In a symbolic move, Karácsony reopened the renovated Lánchíd, or “Chain Bridge,” Hungary’s first permanent bridge crossing the Danube River. It unites the western and eastern sides of Budapest.

“This is the day that everyone was waiting for, the opening of the chain bridge. This structure is really the pride of Budapest. It is wonderful, and I hope everyone will use it. This bridge is also a link to the future,” he said.

JEWISH QUARTER

Crossing the Chain Bridge eastwards is the Jewish Quarter. Here, one of Europe’s largest annual Jewish Cultural Festivals is underway. Music reverberates through the Dohány Street Synagogue, the largest in Europe.

Tamás Mester, who heads the Budapest Jewish Community, opened the event by noting that the Jewish Festival has a history of 25 years. “The event’s aim has always been to strengthen the Jewish identity. We also remember that 150 years ago, on the left bank of the Danube River was Pest,” he told a packed gathering in the Dohány Street Synagogue, Europe’s largest.

“On the right side were the Buda and Obuda areas. In November 1873, they were united into Budapest. A famous Jewish doctor said at the time: ‘Now we are all part of Budapest,’” he recalled.

“The unification opened the door for citizens to participate in urbanization. Major cultural developments began then in which the Jewish community played a significant role, which still resonates today. That is why we are involved in the special programs remembering the 150th anniversary of Budapest.”

Mester said that until World War Two broke out, Budapest was similar to New York, with its mix of cultures. And now, the city wants to bring that atmosphere back through different music styles and art forms.

Yet the synagogue where he spoke was once part of the narrow Jewish ghetto created by a Hungarian government that cooperated with Nazi Germany.

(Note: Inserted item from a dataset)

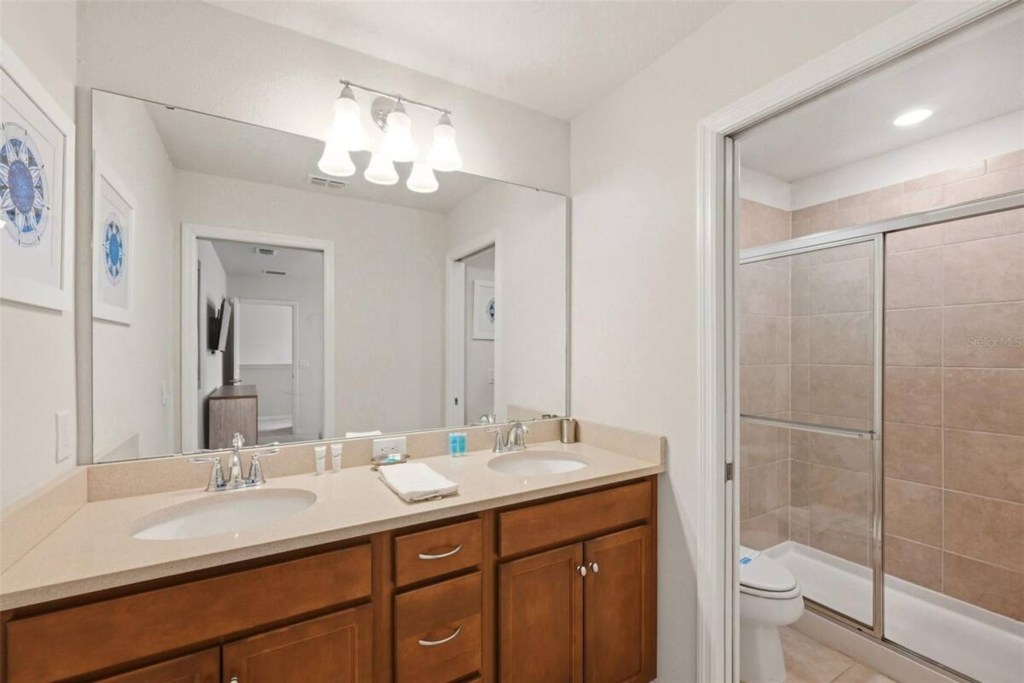 2290 Lelani Circle, 8-bedroom vacation home at Windsor Island Resort in Davenport, FL — photo 58 of 63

Tens of thousands of Jews were cramped into overcrowded buildings, no food was allowed in, rubbish and waste were not collected, and the dead piled up on the streets. Most were deported to Nazi death camps. However, Zsuzsanna Toronyi, the director of the Hungarian Jewish Museum and Archives, suggested that Jewish resilience during the war and the post-war communist dictatorship enabled a Jewish revival.

JEWISH COLLECTIONS

“On the last general assembly of the Jewish Museum, which convened in 1943, just before the German invasion of Hungary, they had two speeches. One by Philip Grunwald, who was the deputy director of the Jewish museum. He reported on the situation of Jewish collections in Europe,” she said.

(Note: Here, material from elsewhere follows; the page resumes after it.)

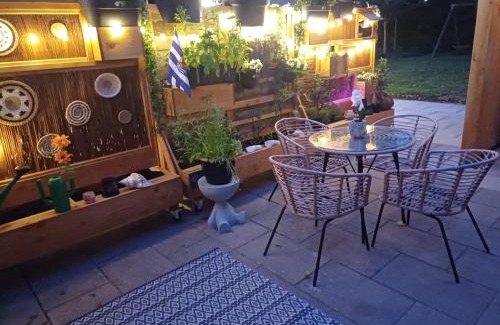 Middelburg Bed & Breakfast | Zeeuws Huusje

“He knew about the closing of the German Jewish museums, the fate of the Vienna Jewish Museum, and the story of the Prague Jewish Museum. However, he emphasized in the autumn of 1943 that the Budapest Hungarian Jewish Museum remained the only historical Jewish institution in Europe that could operate as it had before the war.”

Toronyi briefly paused. “It was followed by another speech by Ernest Namenyi, a historian and co-president who optimistically invoked the story of Noah in Genesis, saying it was necessary to shelter the Jewish heritage until the rainbow of peace reappeared.”

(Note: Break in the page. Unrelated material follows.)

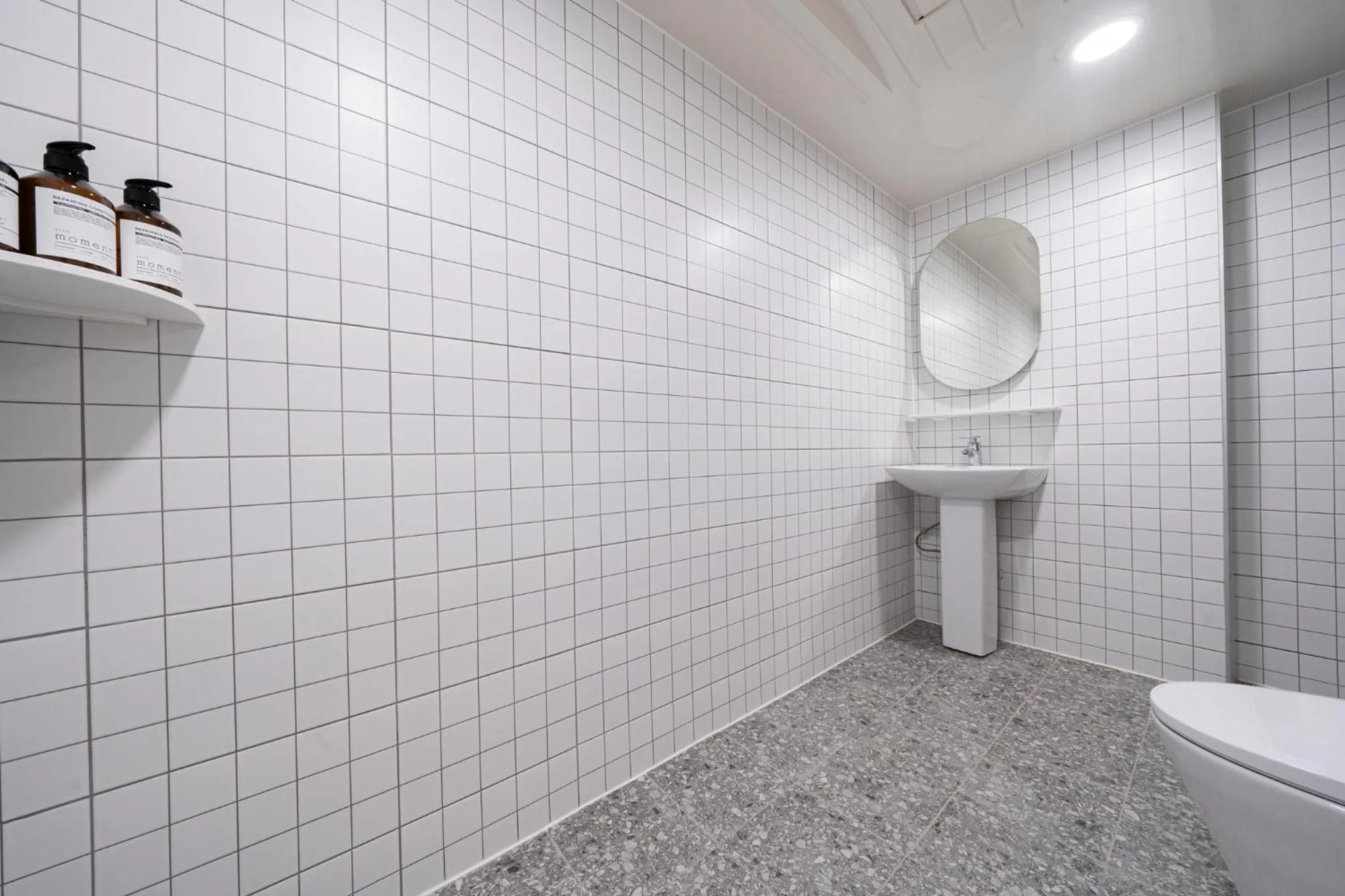 Shourin Hotel Daejeon by Aank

In the decades after the war, Jewish leaders were forced to cooperate with the Communist regime.

Yet they managed to salvage valuable items and maintain the Jewish museum as well as the Communist bloc’s only Rabbinical Seminary. These actions ensured that future generations wouldn’t forget the city’s rich Jewish cultural and religious heritage.

The efforts by Holocaust survivors and others to preserve this past seem to have worked. Around 600,000 Hungarian Jews were murdered during the Holocaust, also known as the Shoah. But the country’s Jewish community now comprises at least 100,000 people, the largest in Eastern Europe outside Russia.

The city authorities hope that Budapest’s 150th anniversary will help heal the wounds of history and herald a new era of cultural excitement.